そうした現状を受けてか、ネットでも色々な見解が流れているように思いますが、
そうしたものを見ていて「…?」と時々思うのが、

“母親というだけで、監護権や親権は簡単に取れる”
という誤解です。

たしかに、別居において監護権を、離婚において親権を、母親が取得することが、結果的に数でいうと非常に多いと思います。

しかしそれは、「母親だから」という単純な理由ではありません。

家庭裁判所で監護権や親権を決めるときの基本的な考え方は、
・子どもが生まれてから別居するまで
・別居以降
・将来離婚した場合
のそれぞれの段階において、子どもの監護養育が、具体的にどのようになされていたか、またなされる予定かを総合的に考慮するというのが一般的です。
つまり、実際の子育てを、誰がどのように行っていたか、また誰がどのように行えるのか、ということで判断されます。

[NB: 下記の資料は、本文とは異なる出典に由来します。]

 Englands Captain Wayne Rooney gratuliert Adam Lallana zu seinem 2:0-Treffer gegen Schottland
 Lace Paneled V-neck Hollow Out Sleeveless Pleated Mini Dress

通常の夫婦の場合、子どもが生まれてから、主に育児を担っているのは妻=母親です。
この「主に育児を担っている」かどうかは、授乳、ミルク作り、ミルクをあげる、離乳食を作る、食べさせる、おむつを替える、お風呂に入れる、寝かしつけ、あやし、しつけ、着替え、保育園や学校への送り迎え、食事の準備、翌日の準備、宿題の手伝い、連絡帳などの管理、等々、といった、実際の育児や子育てを具体的にどれだけ行っていたかという問題です。

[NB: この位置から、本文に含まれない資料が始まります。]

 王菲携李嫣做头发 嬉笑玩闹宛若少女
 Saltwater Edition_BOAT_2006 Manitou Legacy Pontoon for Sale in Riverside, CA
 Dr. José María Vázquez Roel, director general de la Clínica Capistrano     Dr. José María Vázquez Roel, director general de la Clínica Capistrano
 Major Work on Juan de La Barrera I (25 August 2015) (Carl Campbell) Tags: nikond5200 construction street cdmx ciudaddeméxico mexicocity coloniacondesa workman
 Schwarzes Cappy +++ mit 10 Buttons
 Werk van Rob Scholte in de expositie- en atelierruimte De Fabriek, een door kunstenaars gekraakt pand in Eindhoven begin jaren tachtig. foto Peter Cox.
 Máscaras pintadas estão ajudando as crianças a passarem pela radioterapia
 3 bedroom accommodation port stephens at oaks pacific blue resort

そのため、こうした実際の育児、子育てを、夫婦で平等に行っていたり、夫=父親のほうが主に行っていた場合は、
子どもが生まれてから別居するまでの主な監護者は両親、あるいは父親ということになりますから、仮に妻=母親が子どもを連れて別居していたとしても、父親が子どもの監護権や親権を取れる場合はあるということになります(ただし、もちろん、他の要素も考慮されますので、ケースごとの判断にはなります。)。

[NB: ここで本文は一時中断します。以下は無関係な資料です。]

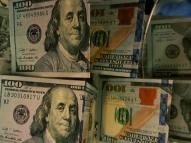 Dólar bate mínima em 2,5 anos ante rivais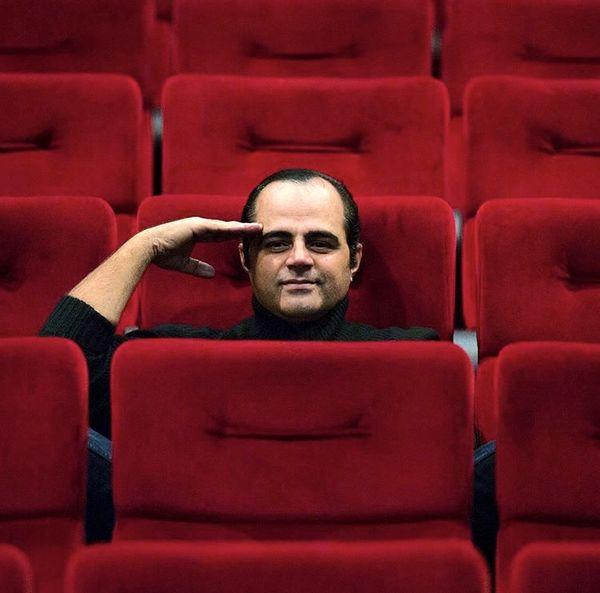 رضا مولایی در سالن نمایشی خالی + عکس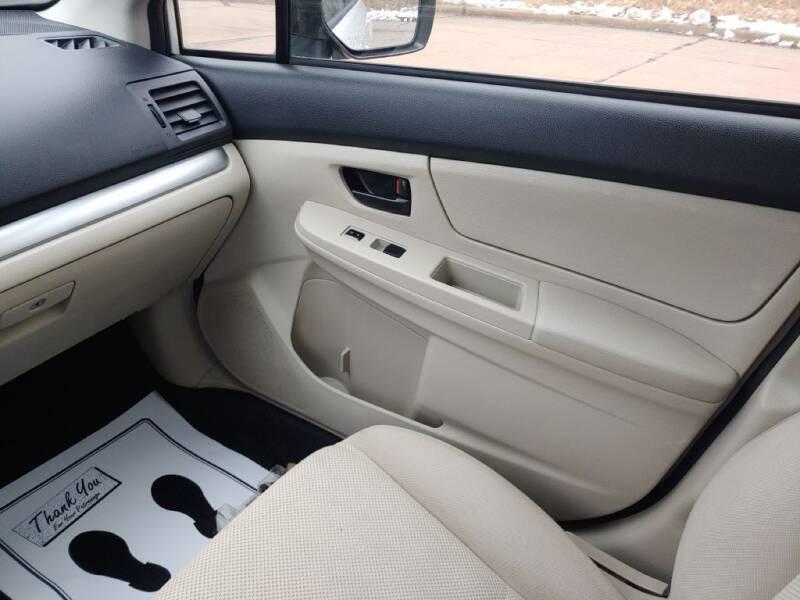 2012 Subaru Impreza 2.0i (image 17)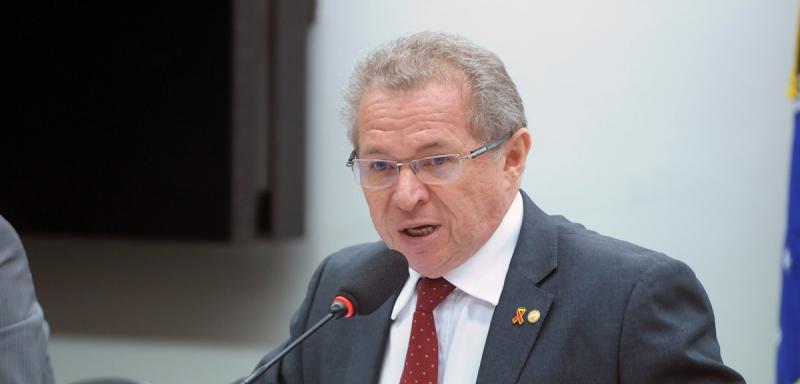 ''Sou presidente do PT e tenho obrigação de me manifestar'', diz deputado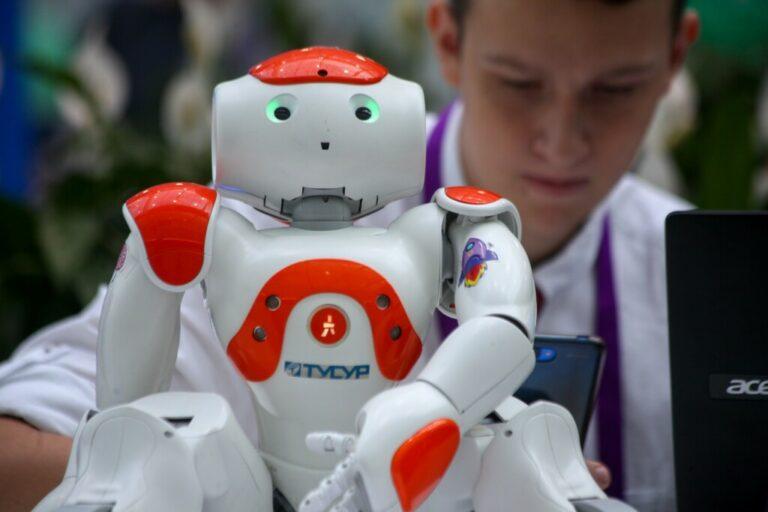 Технологии завоевывают мир: как остаться востребованным в мире роботов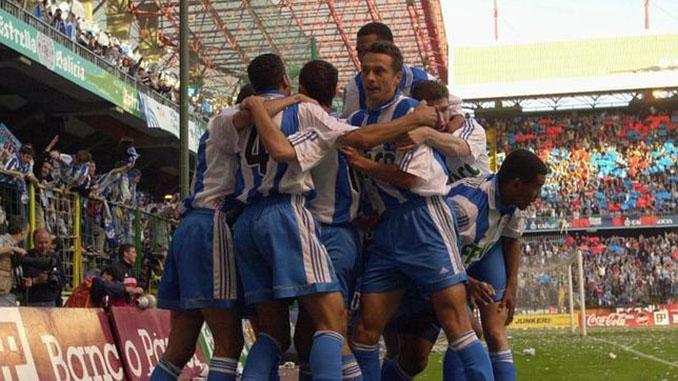 Celebración del gol de Donato que acercaba la Liga 99-00 al Dépor - Odio Eterno Al Fútbol Moderno
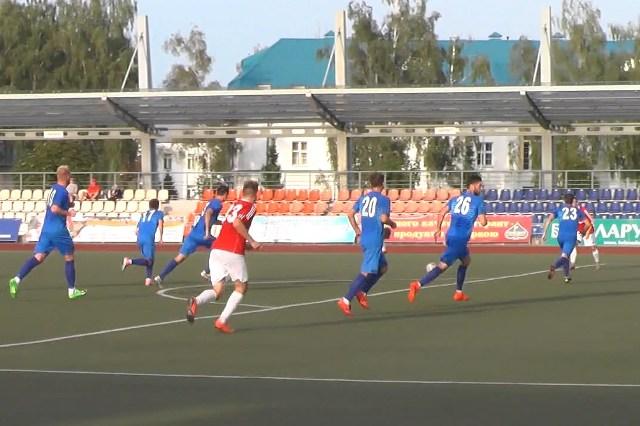 Футбольный матч - фото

なお、別居期間がかなり長期になっており、別居後の子どもの生活が心身ともに安定している場合は、別居後の監護状況が相当に重視される可能性があると思いますが、そうではない場合は、

別居に際して子どもを連れていったほうが
監護権や親権を取れる、つまり、「連れていった者勝ち」、
ということにはなりません。


別居までの生活において主に子どもを監護していた親が子どもを連れていった場合、子どもの福祉の観点から考えて、大きな問題はないと考えられるのが通常であるため、結果的に、子どもを連れていったことが問題とされない、ということです。

主に子どもを監護していた親と引き離すような形で、子どもと同居しても、引き離された親から子の引き渡しの調停や審判を起こされると、結局子どもを引き渡さなければならないことは多く、結果として、子どもに大きな負担をかけかねません。

両親にとって、子どもはかけがえのない存在であり、一日も離れていたくない気持ちをそれぞれが持つことは当然です。
しかし、親の別居、離婚自体が、子どもに負担をかけてしまう中、それ以上の重い負担を子どもにかけないためにも、「子どもにとって、どうするのがより良いのか」という視点で考えることを常に心がけ、行動することが望ましいといえます。この作業は、夫婦間の葛藤が強いほど大変ではありますが、両親の別れに際して、せめて子どもために、双方の努力が求められるものといえます。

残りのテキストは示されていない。